FHFA delays refi fee; fintech buys JPMorgan’s Quorum blockchain platform
Wall Street Journal
The Federal Housing Finance Agency, Fannie Mae and Freddie Mac’s regulator, “agreed to delay a 0.5% surcharge on refinanced home loans until Dec. 1. The decision came after an outcry from industry groups, lawmakers and the White House, saying the fee was inappropriate in the middle of the coronavirus pandemic and would hurt consumers.”
“Mortgage lenders welcomed the delay. They said they had been given essentially no warning and would have to pay the fee out of their own pockets on refinancings that were in the pipeline before the fee was to take effect Sept. 1. The Mortgage Bankers Association had estimated that lenders collectively would have to pay $750 million in fees on about $150 billion of Fannie and Freddie loans already locked in.”
Separately, “some mortgage lenders are asking customers taking out a mortgage to confirm they don’t intend to seek forbearance, a move meant to keep losses low during a pandemic that has put millions of Americans on shaky financial footing. The unusual requirement comes in the form of a new document included in many borrowers’ closing paperwork.”
“While the language varies, the forms generally tell borrowers that they won’t be allowed to skip payments until their loans are backed by the government. The forms, known among lenders as ‘Covid-19 borrower certifications,’ often ask home buyers to confirm that they don’t expect changes to their income. Some warn of potential penalties if any of the certifications are later proven to be false.”
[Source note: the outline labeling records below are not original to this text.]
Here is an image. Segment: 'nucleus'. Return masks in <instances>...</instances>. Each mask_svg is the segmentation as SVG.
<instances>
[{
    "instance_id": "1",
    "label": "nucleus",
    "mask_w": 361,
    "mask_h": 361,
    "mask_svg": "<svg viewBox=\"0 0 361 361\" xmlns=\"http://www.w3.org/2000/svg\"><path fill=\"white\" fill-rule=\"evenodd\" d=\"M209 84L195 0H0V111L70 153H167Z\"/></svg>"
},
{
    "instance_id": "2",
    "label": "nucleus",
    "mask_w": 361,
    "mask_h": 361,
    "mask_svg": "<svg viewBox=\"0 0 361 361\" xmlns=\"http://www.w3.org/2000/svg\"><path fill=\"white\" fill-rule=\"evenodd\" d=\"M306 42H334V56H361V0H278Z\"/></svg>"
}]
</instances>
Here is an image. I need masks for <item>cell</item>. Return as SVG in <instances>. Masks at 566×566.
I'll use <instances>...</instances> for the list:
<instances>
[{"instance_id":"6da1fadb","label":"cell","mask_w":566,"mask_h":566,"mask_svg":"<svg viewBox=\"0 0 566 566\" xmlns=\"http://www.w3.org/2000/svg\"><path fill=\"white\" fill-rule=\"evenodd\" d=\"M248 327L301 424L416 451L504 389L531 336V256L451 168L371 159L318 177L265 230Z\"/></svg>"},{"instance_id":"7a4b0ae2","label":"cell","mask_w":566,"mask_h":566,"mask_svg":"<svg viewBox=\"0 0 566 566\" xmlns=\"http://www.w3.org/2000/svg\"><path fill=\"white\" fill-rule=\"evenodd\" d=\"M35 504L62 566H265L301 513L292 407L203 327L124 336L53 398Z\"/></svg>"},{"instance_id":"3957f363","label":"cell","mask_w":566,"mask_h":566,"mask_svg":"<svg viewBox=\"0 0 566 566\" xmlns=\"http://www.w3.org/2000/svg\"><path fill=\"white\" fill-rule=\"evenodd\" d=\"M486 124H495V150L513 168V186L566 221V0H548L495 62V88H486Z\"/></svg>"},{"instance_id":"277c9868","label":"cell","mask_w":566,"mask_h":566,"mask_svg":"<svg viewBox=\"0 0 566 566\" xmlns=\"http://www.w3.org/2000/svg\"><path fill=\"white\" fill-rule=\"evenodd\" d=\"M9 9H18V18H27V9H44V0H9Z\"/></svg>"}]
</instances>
Shares of mortgage insurers such as MGIC Investment Corp. “have been slammed this year alongside lenders,” perhaps unfairly, the Journal says. “Many investors have broadly taken a grim view of default risk, and haven’t been comforted by declines in the number of borrowers seeking forbearance. But mortgage insurers such as MGIC have some other things going for them: Unlike a lender, MGIC’s revenue depends upon fees on the dollar-volume of mortgages it is insuring—not interest rates or spreads.” But lower rates “will continue to drive more mortgage production.’
“MGIC also is set to benefit as purchases become a bigger part of the mortgage market. Refinancings, where MGIC has a smaller share, have dominated in the market so far. When mortgages are repaid early, it creates churn and raises expenses. But more new buying may offset that.”
As expected, “Wirecard’s administrator has cancelled the contracts of its chief executive and two other senior managers while cutting 730 staff at the collapsed German payments company. The moves follow the formal decision by a Munich court on Tuesday to kick off the insolvency proceedings for seven Wirecard subsidiaries and officially transfer decision-making powers away from the company’s directors and executives to the administrator.”
“Hundreds of Wirecard’s employees were informed by email on Monday night that they would be ‘irrevocably released’ from their contracts on Tuesday.”
Meanwhile, the global chairman of accounting giant PwC “has pledged to ‘aggressively’ review how the firm can better hunt for frauds following Wirecard and other accounting scandals.”
“We want to make sure we’re moving forward [on the detection of fraud] to ensure the relevance of the profession,” Bob Moritz said. “Wirecard is yet another example of the fact we need to look at this and do it aggressively over the next few years,” he said.
Back on the Street
Former Goldman Sachs president Gary Cohn has “joined Wall Street’s latest buyout fad as he moved to raise $600 million through a listing of a blank check company. The well-known Wall Street executive has joined forces with Clifton Robbins, a former dealmaker at the private equity group KKR, to raise the money through a so-called special purpose acquisition vehicle, or Spac,” called Cohn Robbins Holdings Corp.
“Brooklyn-based technology startup ConsenSys has acquired JPMorgan Chase’s marquee blockchain platform Quorum,” Reuters reported. “As part of the deal JPMorgan also made a strategic investment in ConsenSys. The Quorum team will remain at JPMorgan and help with the transition over the next year and will later work on other blockchain projects.”
“JPMorgan built the Quorum blockchain internally using the ethereum network, the software that underpins ether, one of the most well-known cryptocurrencies. Quorum, which will remain open-source, is being used by the bank to run the Interbank Information Network, a payments network that involves more than 300 banks. The network and other bank projects running on Quorum will continue to operate using the platform, JPMorgan said.”
No more delays
“In the country’s biggest white collar criminal case, an Australian court overseeing a criminal cartel case against Citigroup and Deutsche Bank on Tuesday declined a prosecution request to delay proceedings, raising the chances the long-running matter will proceed to trial this year.” The two banks have been accused “of colluding over a A$2.5 billion ($1.8 billion) 2015 share issue to withhold unsold shares and keep the stock from falling.”
“We’ve reached the point where I have to say enough’s enough,” Magistrate Jennifer Atkinson said.